WORK INSTRUCTIONS:
Recast the records from the line with "Masterbedroom" to the line with "風呂椅子 シンプルイズム 腰かけ 31H", both included, as a numbered list, leaving out blank lines and pictures.

RECORDED INFORMATION:
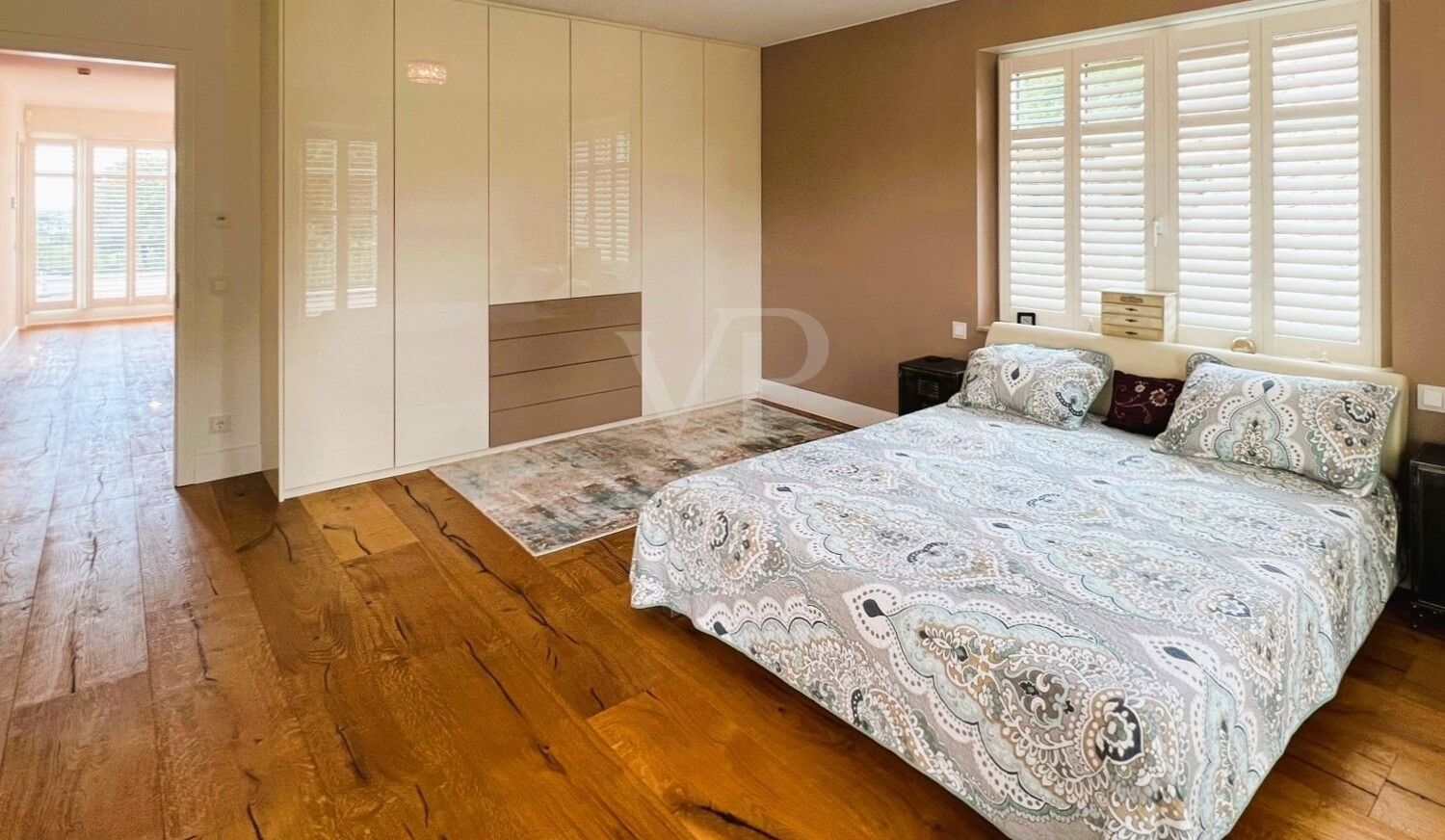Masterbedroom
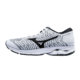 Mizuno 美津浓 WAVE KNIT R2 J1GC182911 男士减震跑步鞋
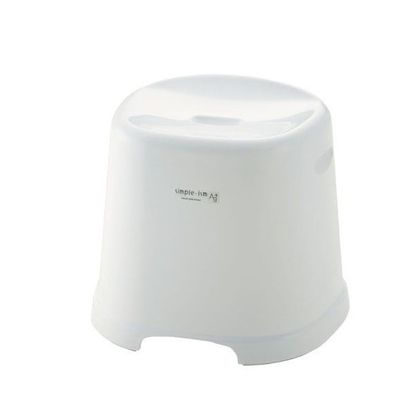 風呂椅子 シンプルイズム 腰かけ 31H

==

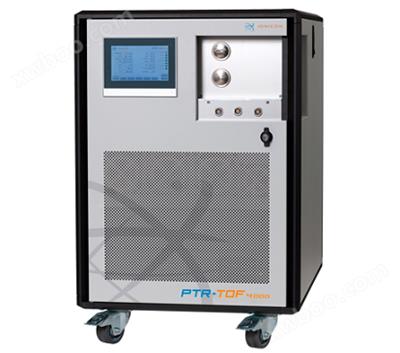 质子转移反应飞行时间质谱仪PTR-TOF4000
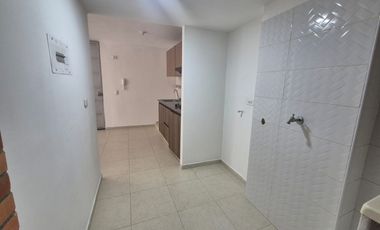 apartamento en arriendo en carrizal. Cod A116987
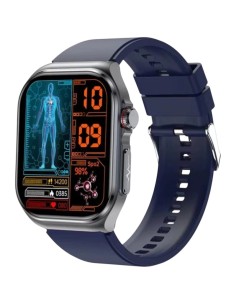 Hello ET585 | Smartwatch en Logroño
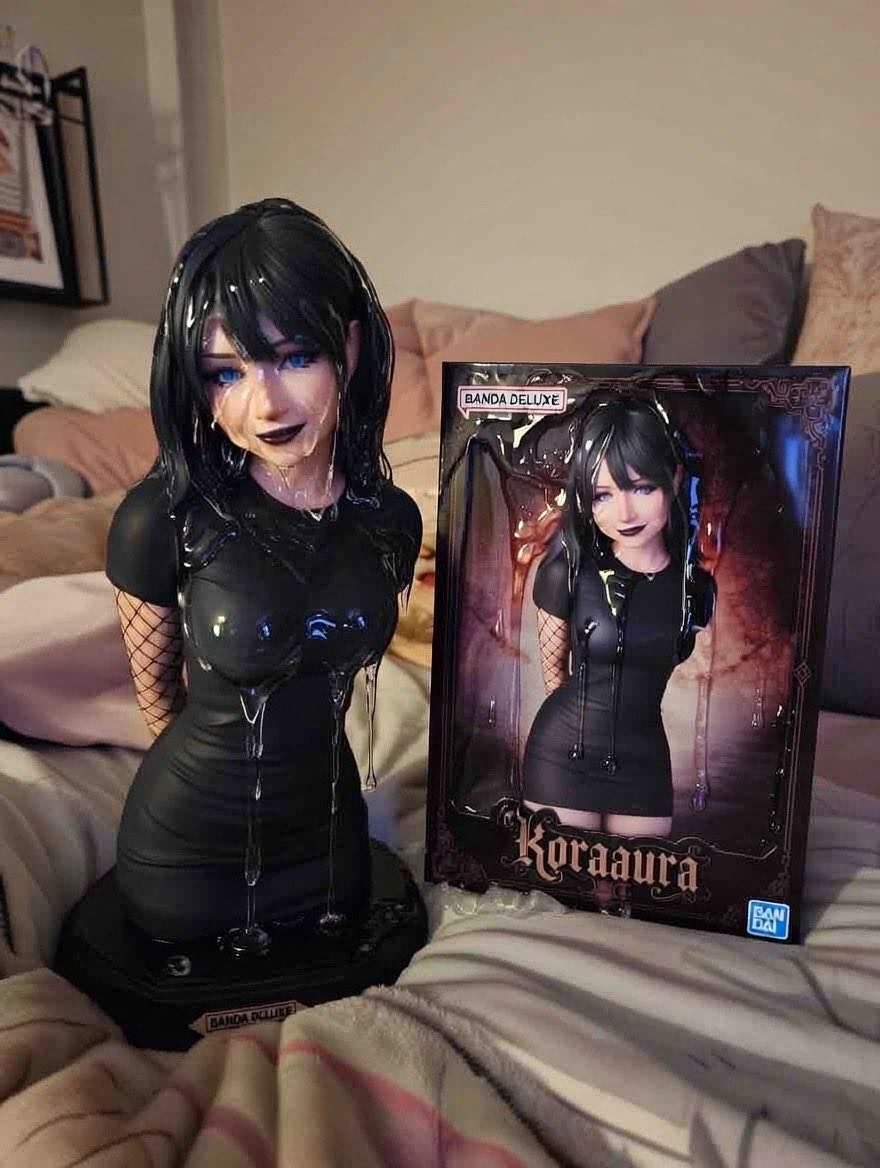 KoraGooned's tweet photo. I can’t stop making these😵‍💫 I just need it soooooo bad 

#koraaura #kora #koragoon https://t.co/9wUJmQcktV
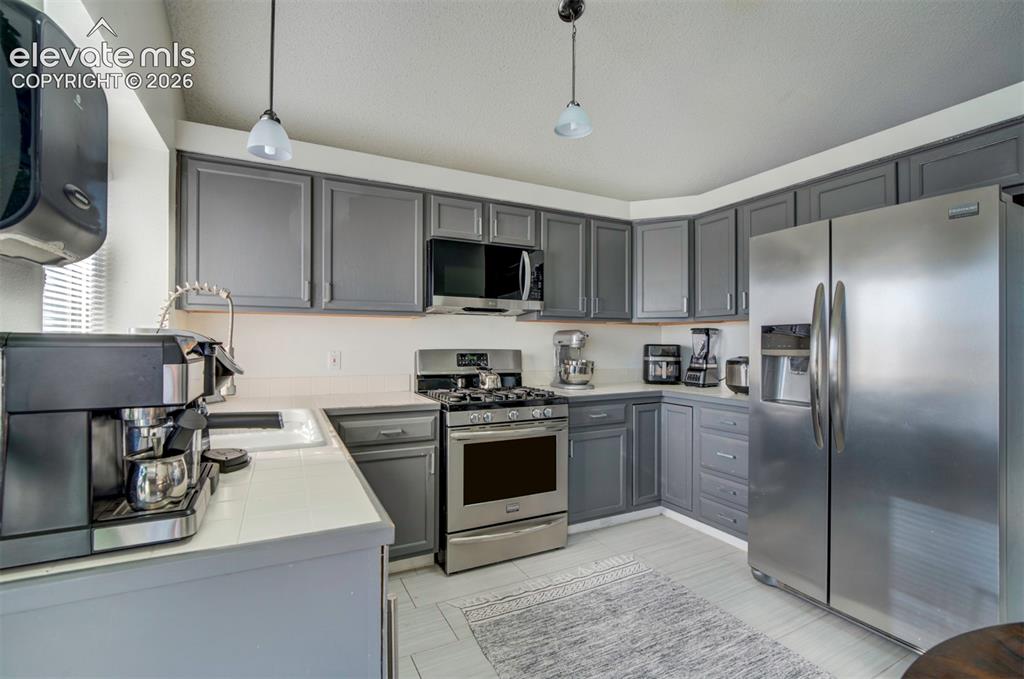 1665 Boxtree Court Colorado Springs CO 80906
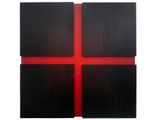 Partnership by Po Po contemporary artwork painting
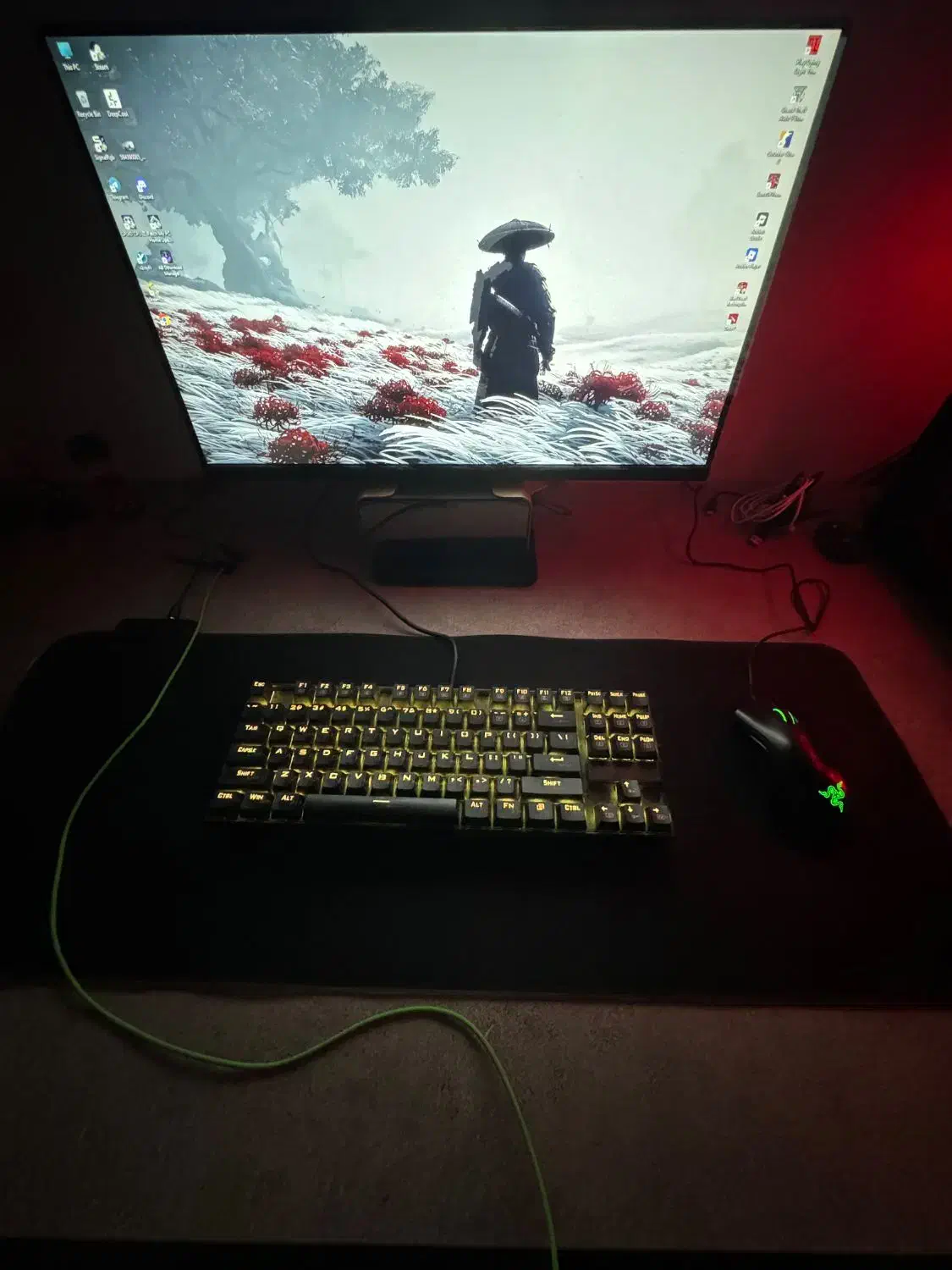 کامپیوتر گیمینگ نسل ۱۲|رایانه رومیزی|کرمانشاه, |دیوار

...

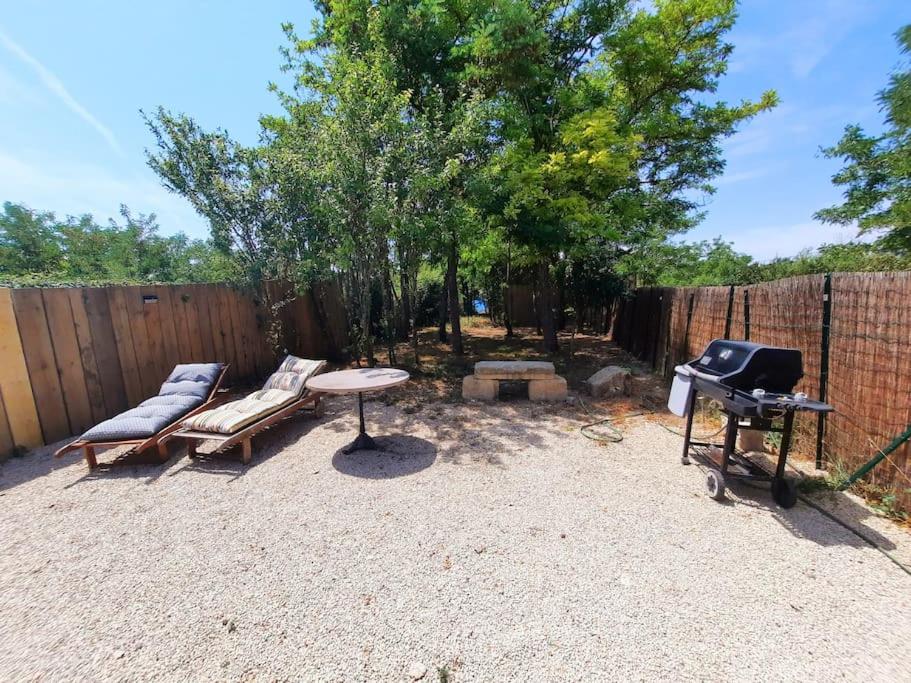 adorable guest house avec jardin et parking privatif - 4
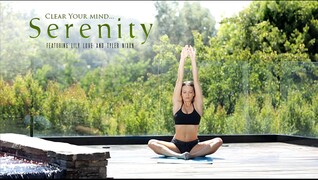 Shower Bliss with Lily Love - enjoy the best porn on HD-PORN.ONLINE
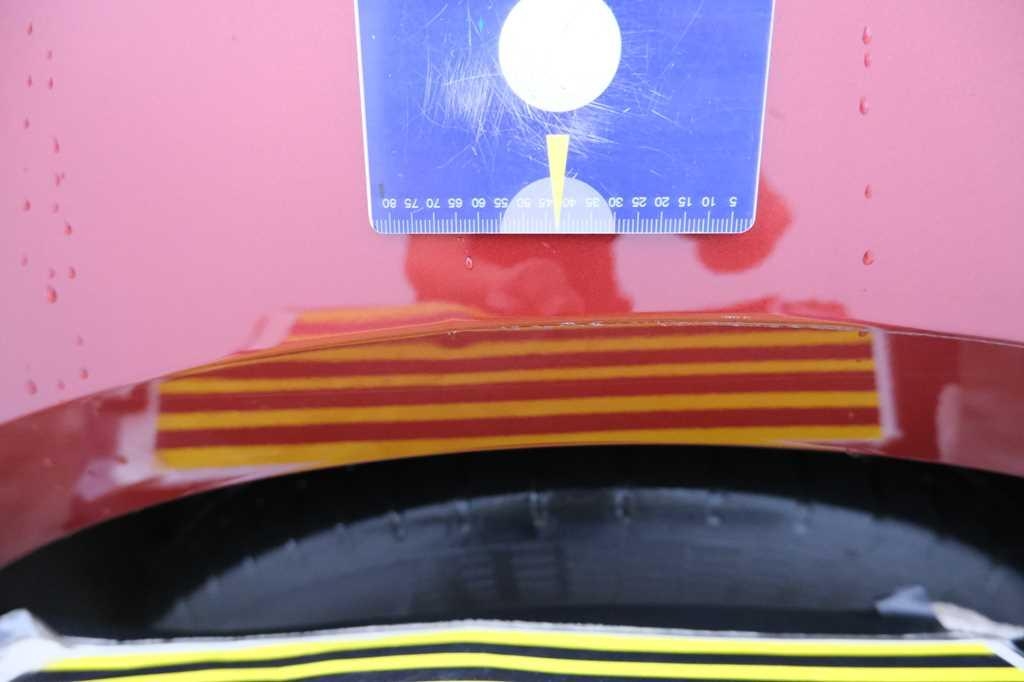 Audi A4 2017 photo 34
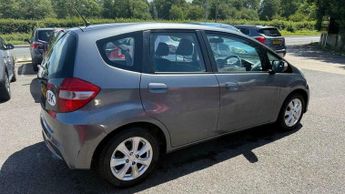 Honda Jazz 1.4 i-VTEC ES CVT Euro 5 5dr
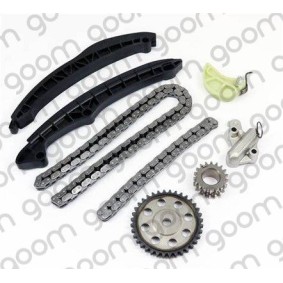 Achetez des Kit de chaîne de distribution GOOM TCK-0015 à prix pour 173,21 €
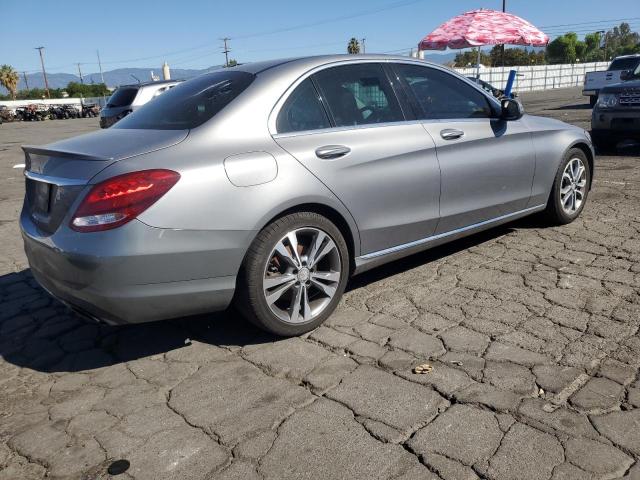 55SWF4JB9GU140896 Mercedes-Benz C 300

PROBLEM SOLUTION:
1. Masterbedroom
2.  Mizuno 美津浓 WAVE KNIT R2 J1GC182911 男士减震跑步鞋
3.  風呂椅子 シンプルイズム 腰かけ 31H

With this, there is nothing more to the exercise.